* _Goal of the exercise_:
Can you rewrite all the entries below, changing every "wooden park bench" to "slatted bench" and leaving everything else unchanged? Leave the pictures out of your answer.
************
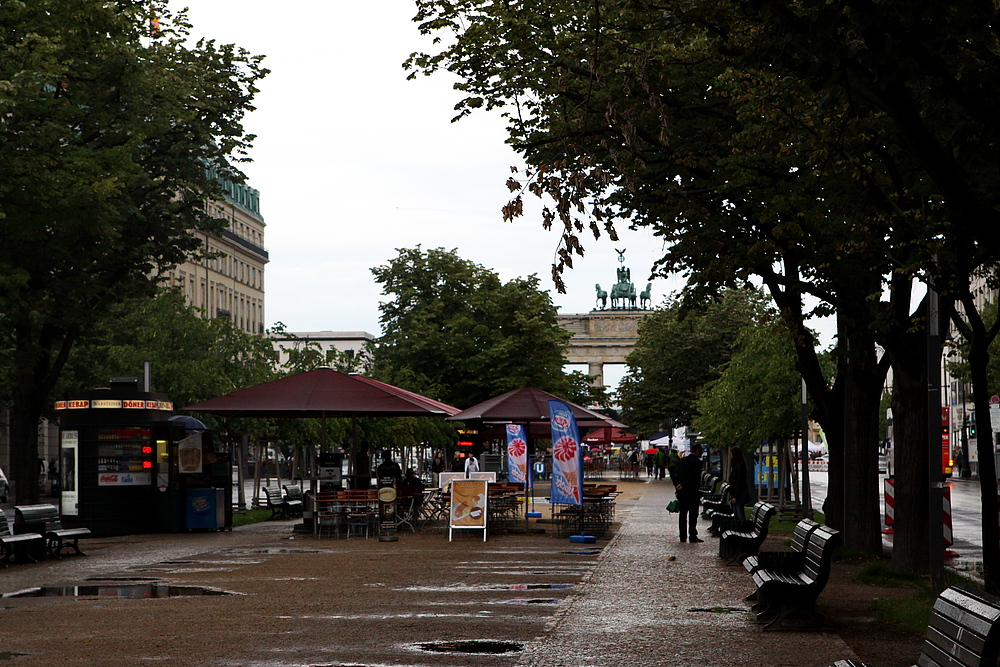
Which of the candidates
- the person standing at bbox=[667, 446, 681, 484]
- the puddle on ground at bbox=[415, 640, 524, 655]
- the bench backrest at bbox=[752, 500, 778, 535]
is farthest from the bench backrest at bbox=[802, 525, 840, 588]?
the person standing at bbox=[667, 446, 681, 484]

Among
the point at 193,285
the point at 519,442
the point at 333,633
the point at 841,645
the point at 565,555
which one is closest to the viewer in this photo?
the point at 841,645

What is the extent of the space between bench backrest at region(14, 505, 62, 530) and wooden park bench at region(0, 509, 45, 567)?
0.36m

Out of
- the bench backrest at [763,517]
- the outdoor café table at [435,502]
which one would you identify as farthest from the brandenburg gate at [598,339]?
the bench backrest at [763,517]

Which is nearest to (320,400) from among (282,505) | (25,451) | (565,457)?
(565,457)

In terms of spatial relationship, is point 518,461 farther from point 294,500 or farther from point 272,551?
point 272,551

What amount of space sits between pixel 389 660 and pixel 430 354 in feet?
168

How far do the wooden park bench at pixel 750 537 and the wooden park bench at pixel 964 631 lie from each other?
31.6 ft

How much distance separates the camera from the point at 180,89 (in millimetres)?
29156

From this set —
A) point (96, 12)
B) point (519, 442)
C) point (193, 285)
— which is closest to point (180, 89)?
point (96, 12)

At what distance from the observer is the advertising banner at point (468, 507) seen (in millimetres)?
24078

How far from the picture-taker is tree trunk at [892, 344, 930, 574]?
17.1 metres

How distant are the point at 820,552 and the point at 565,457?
12026mm

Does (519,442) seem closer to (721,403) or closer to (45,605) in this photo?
(721,403)

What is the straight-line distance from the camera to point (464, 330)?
62438 millimetres
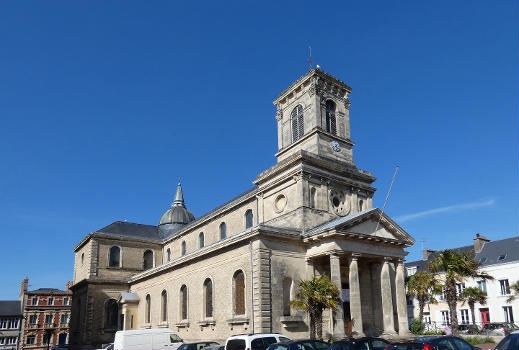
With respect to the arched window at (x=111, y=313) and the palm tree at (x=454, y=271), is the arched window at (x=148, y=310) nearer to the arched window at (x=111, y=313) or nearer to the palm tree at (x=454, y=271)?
the arched window at (x=111, y=313)

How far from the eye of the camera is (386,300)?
87.5 ft

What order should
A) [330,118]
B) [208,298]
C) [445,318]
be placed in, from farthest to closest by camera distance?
************
* _The answer_:
Which of the candidates
- the person standing at bbox=[667, 446, 681, 484]
- the puddle on ground at bbox=[415, 640, 524, 655]
- the bench backrest at bbox=[752, 500, 778, 535]
is farthest from the bench backrest at bbox=[802, 525, 840, 588]?
the person standing at bbox=[667, 446, 681, 484]

Among
the point at 193,285
the point at 519,442
the point at 333,633
the point at 841,645
the point at 565,555
which one is closest to the viewer in this photo?
the point at 841,645

What is the extent of the space between bench backrest at region(14, 505, 62, 530) and slatted bench at region(0, 509, 45, 567)?
0.36m

Out of
- the bench backrest at [763,517]
- the outdoor café table at [435,502]
which one would you identify as farthest from the brandenburg gate at [598,339]?
the bench backrest at [763,517]

Which is nearest to (320,400) from among (282,505) | (25,451) | (565,457)?
(565,457)

In terms of spatial relationship, is point 518,461 farther from point 294,500 or farther from point 272,551?
point 272,551

What amount of space sits between pixel 389 660 and pixel 430 354 in feet?
168

How far do the slatted bench at pixel 750 537 and the slatted bench at pixel 964 631 lie from each other?
31.6 ft

How much distance separates the camera from the point at 180,89 (in millimetres)?
29156

From this set —
A) point (96, 12)
B) point (519, 442)
C) point (193, 285)
— which is closest to point (180, 89)?
point (96, 12)

At what distance from the observer is the advertising banner at point (468, 507) seen (in millimetres)?
24078

How far from the picture-taker is tree trunk at [892, 344, 930, 574]?
17.1 metres

How distant are the point at 820,552 and the point at 565,457?
12026mm

Does (519,442) seem closer to (721,403) or closer to (45,605) in this photo?
(721,403)

What is the straight-line distance from the camera to point (464, 330)?
62438 millimetres
With respect to the arched window at (x=111, y=313) and the palm tree at (x=454, y=271), is the arched window at (x=148, y=310) nearer to the arched window at (x=111, y=313) or nearer to the palm tree at (x=454, y=271)?
the arched window at (x=111, y=313)

How far from the eye of the camera is (386,300)?
87.5 ft

What order should
A) [330,118]
B) [208,298]
C) [445,318]
be placed in, from farthest to closest by camera distance?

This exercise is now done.